<<<<

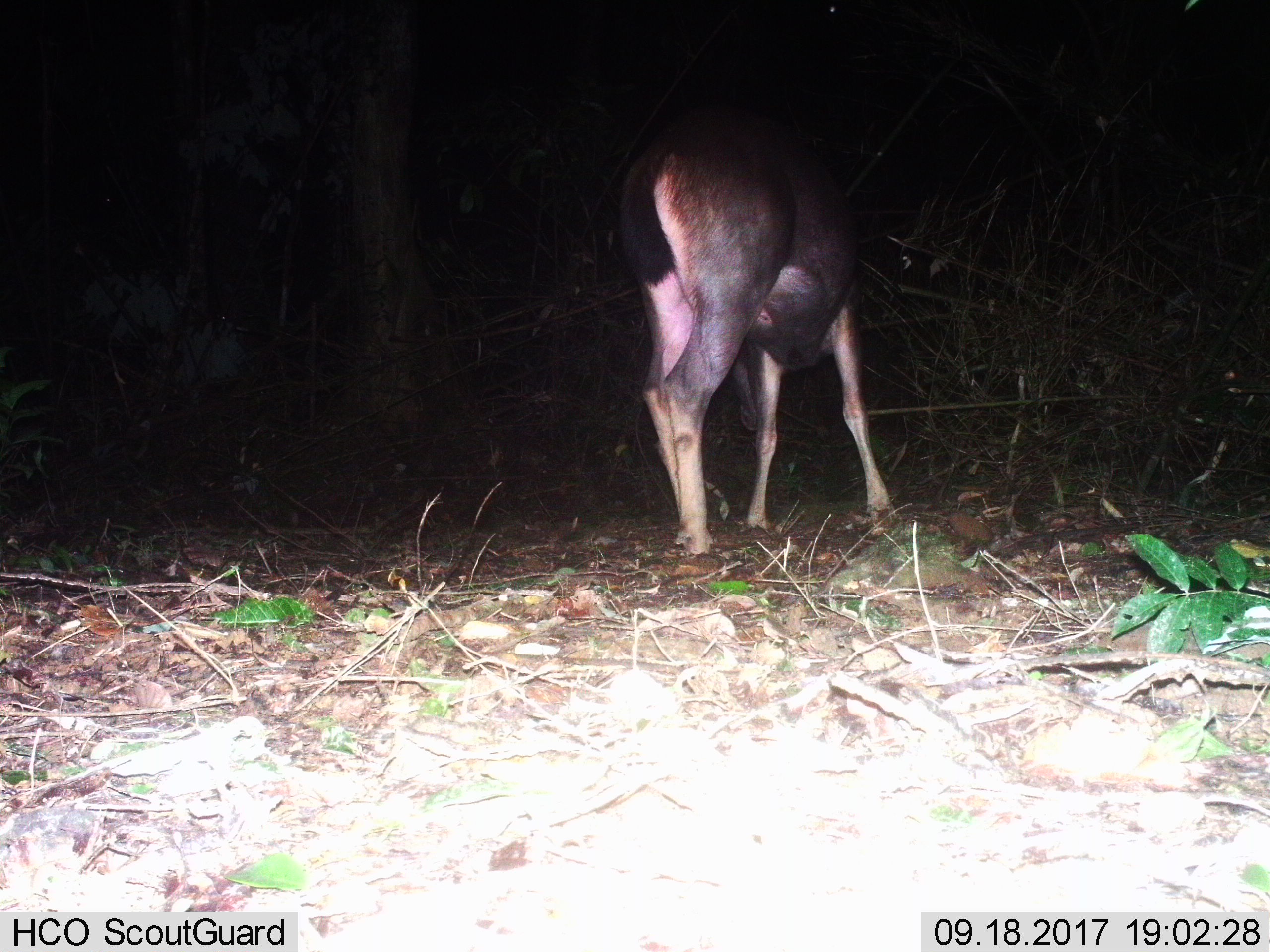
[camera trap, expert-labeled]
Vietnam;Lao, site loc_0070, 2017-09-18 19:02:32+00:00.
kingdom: Animalia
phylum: Chordata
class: Mammalia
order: Artiodactyla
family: Cervidae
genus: Rusa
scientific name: Rusa unicolor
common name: sambar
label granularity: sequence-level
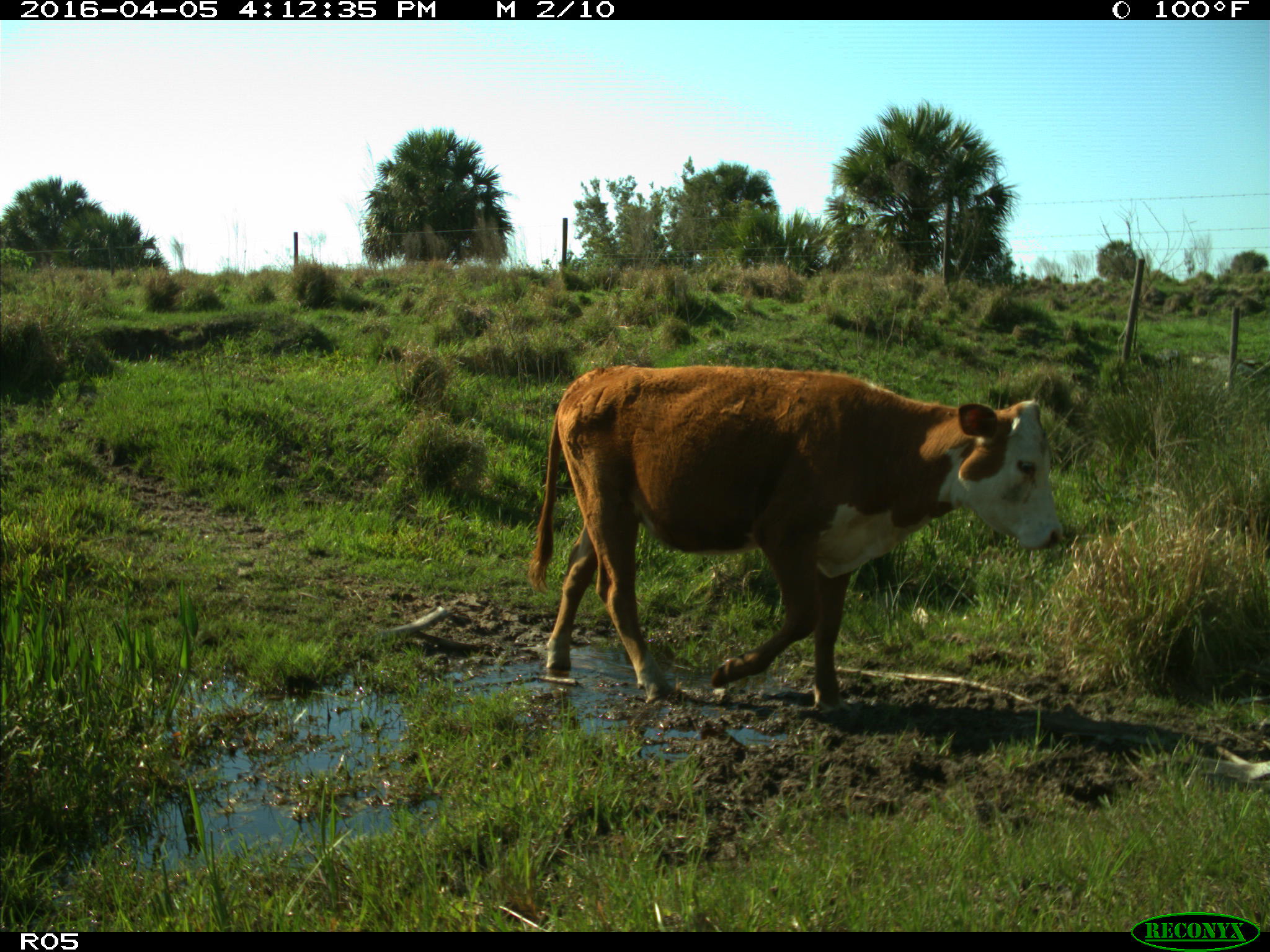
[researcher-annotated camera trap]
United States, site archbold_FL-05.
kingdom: Animalia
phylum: Chordata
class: Mammalia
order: Artiodactyla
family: Bovidae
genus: Bos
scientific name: Bos taurus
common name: domestic cow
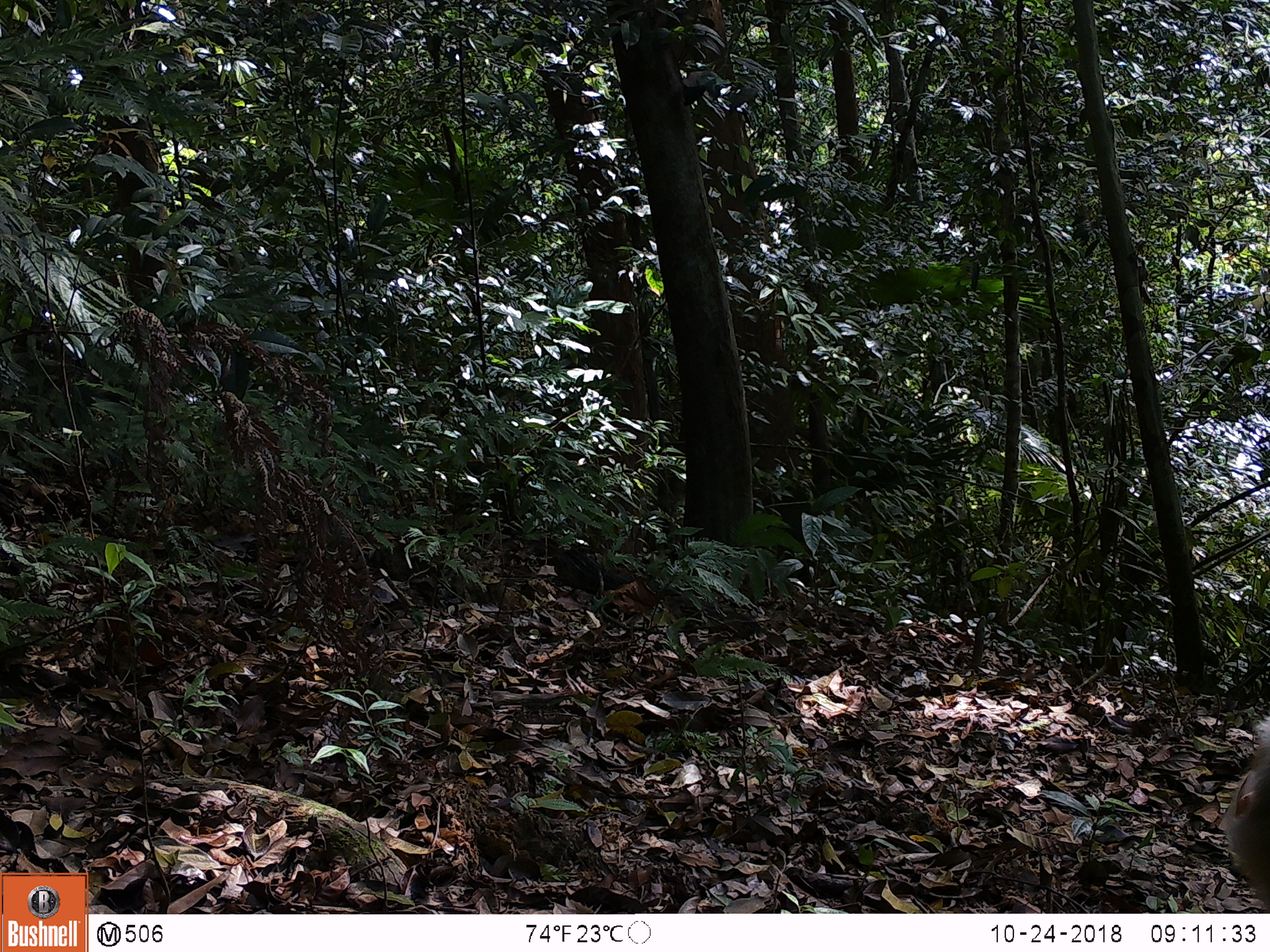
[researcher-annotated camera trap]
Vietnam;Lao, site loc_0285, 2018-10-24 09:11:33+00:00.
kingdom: Animalia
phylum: Chordata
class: Mammalia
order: Primates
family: Cercopithecidae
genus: Macaca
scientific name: Macaca nemestrina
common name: pig-tailed macaque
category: pig tailed macaque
Pig tailed macaque (pig-tailed macaque) (Macaca nemestrina). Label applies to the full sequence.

>>>>

Task item>
Each line from the one containing "United States, site archbold_FL-05." through the last line above should be retyped exactly, and no other line. Any picture is to be left out.

Exercise output>
United States, site archbold_FL-05.
kingdom: Animalia
phylum: Chordata
class: Mammalia
order: Artiodactyla
family: Bovidae
genus: Bos
scientific name: Bos taurus
common name: domestic cow
[researcher-annotated camera trap]
Vietnam;Lao, site loc_0285, 2018-10-24 09:11:33+00:00.
kingdom: Animalia
phylum: Chordata
class: Mammalia
order: Primates
family: Cercopithecidae
genus: Macaca
scientific name: Macaca nemestrina
common name: pig-tailed macaque
category: pig tailed macaque
Pig tailed macaque (pig-tailed macaque) (Macaca nemestrina). Label applies to the full sequence.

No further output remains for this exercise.